╔══
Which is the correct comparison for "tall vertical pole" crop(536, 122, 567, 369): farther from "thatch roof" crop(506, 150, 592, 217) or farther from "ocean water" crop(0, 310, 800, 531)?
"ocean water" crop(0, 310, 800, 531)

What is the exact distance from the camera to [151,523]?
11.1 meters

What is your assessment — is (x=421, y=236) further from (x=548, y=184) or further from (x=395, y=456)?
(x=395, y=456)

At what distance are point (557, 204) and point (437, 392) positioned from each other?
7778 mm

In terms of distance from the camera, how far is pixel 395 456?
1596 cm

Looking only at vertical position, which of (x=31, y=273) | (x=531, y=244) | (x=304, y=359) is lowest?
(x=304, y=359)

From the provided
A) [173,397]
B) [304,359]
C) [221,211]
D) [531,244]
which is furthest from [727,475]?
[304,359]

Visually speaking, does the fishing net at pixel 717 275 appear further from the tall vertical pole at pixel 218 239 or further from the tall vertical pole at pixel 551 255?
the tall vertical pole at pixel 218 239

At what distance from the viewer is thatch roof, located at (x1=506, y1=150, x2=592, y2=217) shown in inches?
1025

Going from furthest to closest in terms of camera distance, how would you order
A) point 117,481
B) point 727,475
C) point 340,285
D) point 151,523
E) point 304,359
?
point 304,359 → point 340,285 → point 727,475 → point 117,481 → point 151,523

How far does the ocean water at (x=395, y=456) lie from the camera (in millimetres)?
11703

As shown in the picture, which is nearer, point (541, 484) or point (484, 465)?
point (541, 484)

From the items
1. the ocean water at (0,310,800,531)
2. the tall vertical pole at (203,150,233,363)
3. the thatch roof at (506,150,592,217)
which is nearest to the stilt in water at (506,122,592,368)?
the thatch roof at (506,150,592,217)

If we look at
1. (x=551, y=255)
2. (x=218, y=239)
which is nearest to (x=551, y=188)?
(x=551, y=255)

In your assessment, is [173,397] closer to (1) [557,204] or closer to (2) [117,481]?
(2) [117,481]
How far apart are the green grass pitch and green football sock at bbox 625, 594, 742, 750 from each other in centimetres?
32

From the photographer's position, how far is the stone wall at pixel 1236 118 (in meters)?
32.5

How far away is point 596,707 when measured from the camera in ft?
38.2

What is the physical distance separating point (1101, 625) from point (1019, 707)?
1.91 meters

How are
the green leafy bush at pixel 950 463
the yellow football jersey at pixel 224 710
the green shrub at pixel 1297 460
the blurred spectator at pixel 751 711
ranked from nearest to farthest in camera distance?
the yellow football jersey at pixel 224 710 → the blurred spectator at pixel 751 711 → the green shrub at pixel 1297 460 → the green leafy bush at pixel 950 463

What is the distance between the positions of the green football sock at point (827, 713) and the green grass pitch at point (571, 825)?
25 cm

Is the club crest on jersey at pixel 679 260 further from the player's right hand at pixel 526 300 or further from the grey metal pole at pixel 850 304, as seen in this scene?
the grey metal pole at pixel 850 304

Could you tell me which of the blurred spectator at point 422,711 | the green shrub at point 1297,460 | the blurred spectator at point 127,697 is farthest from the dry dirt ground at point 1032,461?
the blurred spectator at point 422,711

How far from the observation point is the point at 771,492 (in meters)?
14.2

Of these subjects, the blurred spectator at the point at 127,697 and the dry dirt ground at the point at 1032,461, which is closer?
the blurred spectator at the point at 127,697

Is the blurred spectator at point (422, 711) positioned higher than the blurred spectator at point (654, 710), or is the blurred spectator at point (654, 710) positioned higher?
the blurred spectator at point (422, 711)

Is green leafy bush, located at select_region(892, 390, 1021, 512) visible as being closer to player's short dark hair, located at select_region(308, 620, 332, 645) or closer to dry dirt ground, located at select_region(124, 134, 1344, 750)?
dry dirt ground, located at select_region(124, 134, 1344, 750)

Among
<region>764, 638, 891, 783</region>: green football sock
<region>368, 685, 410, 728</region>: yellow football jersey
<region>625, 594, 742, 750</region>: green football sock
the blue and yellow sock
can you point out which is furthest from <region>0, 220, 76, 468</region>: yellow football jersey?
╚══
• [Given problem]: Reproduce all of the material above verbatim, from its first line through its last.

• [The response]:
Which is the correct comparison for "tall vertical pole" crop(536, 122, 567, 369): farther from "thatch roof" crop(506, 150, 592, 217) or farther from "ocean water" crop(0, 310, 800, 531)?
"ocean water" crop(0, 310, 800, 531)

What is the exact distance from the camera to [151,523]?
11.1 meters

What is your assessment — is (x=421, y=236) further from (x=548, y=184) or further from (x=395, y=456)?
(x=395, y=456)

At what distance are point (557, 204) and point (437, 392) positioned from each other?
7778 mm

In terms of distance from the camera, how far is pixel 395 456?
1596 cm

Looking only at vertical position, which of (x=31, y=273) | (x=531, y=244) | (x=304, y=359) is lowest?
(x=304, y=359)

From the provided
A) [173,397]
B) [304,359]
C) [221,211]
D) [531,244]
which is furthest from [727,475]?
[304,359]

Visually speaking, does the fishing net at pixel 717 275 appear further from the tall vertical pole at pixel 218 239 or further from the tall vertical pole at pixel 551 255?
the tall vertical pole at pixel 218 239

At what distance from the viewer is thatch roof, located at (x1=506, y1=150, x2=592, y2=217) shown in inches?
1025

Going from furthest to closest in terms of camera distance, how would you order
A) point 117,481
B) point 727,475
C) point 340,285
D) point 151,523
E) point 304,359
?
point 304,359 → point 340,285 → point 727,475 → point 117,481 → point 151,523

How far does the ocean water at (x=395, y=456) lie from the camera (in millimetres)?
11703

As shown in the picture, which is nearer, point (541, 484) or point (484, 465)?
point (541, 484)

From the items
1. the ocean water at (0,310,800,531)
2. the tall vertical pole at (203,150,233,363)
3. the thatch roof at (506,150,592,217)
which is nearest to the stilt in water at (506,122,592,368)?
the thatch roof at (506,150,592,217)

If we look at
1. (x=551, y=255)
2. (x=218, y=239)
which is nearest to (x=551, y=188)?
(x=551, y=255)

In your assessment, is [173,397] closer to (1) [557,204] or closer to (2) [117,481]?
(2) [117,481]
How far apart are the green grass pitch and green football sock at bbox 625, 594, 742, 750 from each other in centimetres?
32

From the photographer's position, how far is the stone wall at pixel 1236 118 (in meters)?
32.5

How far away is point 596,707 when measured from the camera in ft?
38.2

What is the physical distance separating point (1101, 625) from point (1019, 707)?
1.91 meters

How are
the green leafy bush at pixel 950 463
the yellow football jersey at pixel 224 710
the green shrub at pixel 1297 460
the blurred spectator at pixel 751 711
ranked from nearest to farthest in camera distance?
the yellow football jersey at pixel 224 710 → the blurred spectator at pixel 751 711 → the green shrub at pixel 1297 460 → the green leafy bush at pixel 950 463

What is the distance between the positions of the green football sock at point (827, 713) and the green grass pitch at point (571, 825)?
25 cm

Is the club crest on jersey at pixel 679 260 further from the player's right hand at pixel 526 300 or further from the grey metal pole at pixel 850 304, as seen in this scene?
the grey metal pole at pixel 850 304

Could you tell me which of the blurred spectator at point 422,711 | the green shrub at point 1297,460 | the blurred spectator at point 127,697 is farthest from the dry dirt ground at point 1032,461?
the blurred spectator at point 422,711

How far from the observation point is the point at 771,492 (in meters)?
14.2

Of these subjects, the blurred spectator at the point at 127,697 and the dry dirt ground at the point at 1032,461, which is closer?
the blurred spectator at the point at 127,697

Is the blurred spectator at point (422, 711) positioned higher than the blurred spectator at point (654, 710), or is the blurred spectator at point (654, 710) positioned higher?
the blurred spectator at point (422, 711)

Is green leafy bush, located at select_region(892, 390, 1021, 512) visible as being closer to player's short dark hair, located at select_region(308, 620, 332, 645) or closer to dry dirt ground, located at select_region(124, 134, 1344, 750)?
dry dirt ground, located at select_region(124, 134, 1344, 750)

Among
<region>764, 638, 891, 783</region>: green football sock
<region>368, 685, 410, 728</region>: yellow football jersey
<region>625, 594, 742, 750</region>: green football sock
the blue and yellow sock
can you point out which is furthest from <region>0, 220, 76, 468</region>: yellow football jersey?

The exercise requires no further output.